CATANIA – Il Codacons chiama a raccolta i dipendenti pubblici affinché, oltre all’incremento contrattuale di 85 euro mensili medi a lavoratore concessi dal Governo, ottengano anche il risarcimento dei danni subiti.

Dopo oltre 6 anni e una sentenza della Corte Costituzionale che ha riconosciuto i diritti dei dipendenti statali, il Governo ha tirato fuori dal cilindro una “paghetta” da 85 euro lordi a lavoratore che non può soddisfare i danni patrimoniali subiti a seguito del blocco dei contratti pubblici scattato nel 2010 e che, secondo i calcoli del Codacons, ammontano fino ad oggi ad un totale di 11.800 euro per ogni dipendente.
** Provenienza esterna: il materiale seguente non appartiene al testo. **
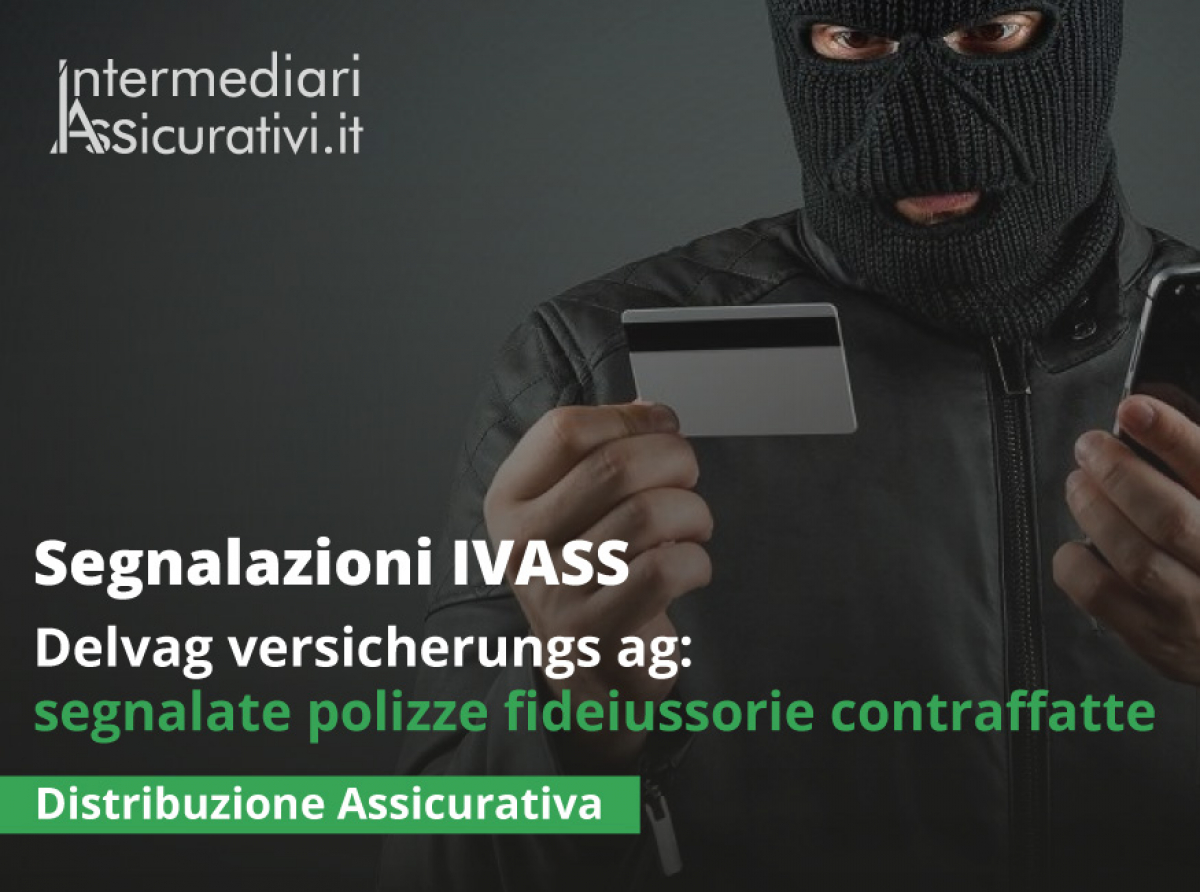 Delvag versicherungs ag: segnalate polizze fideiussorie contraffatte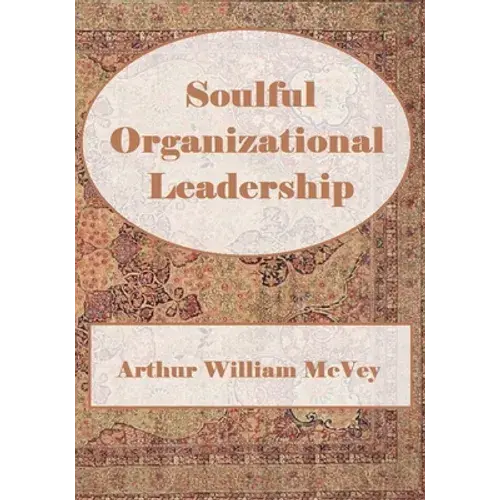 Soulful Organizational Leadership - Paperback 1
Per tale motivo i dipendenti pubblici catanesi come già è stato nel caso di altri 2.500 lavoratori in tutta Italia, sono stati invitati a recarsi nelle aule di tribunale per far valere i propri diritti lesi, aderendo all’azione risarcitoria collettiva lanciata dall’associazione, azione che non incide in alcun modo sull’accordo siglato da Governo e sindacati (e non farà quindi venir meno lo scatto contrattuale da 85 euro), ma che può consentire di ottenere l’indennizzo spettante oltre quanto previsto dal Governo.

Il Codacons ha istituito, quindi, uno sportello in via Musumeci 171 a Catania dove chiedere chiarimenti per partecipare alla class action.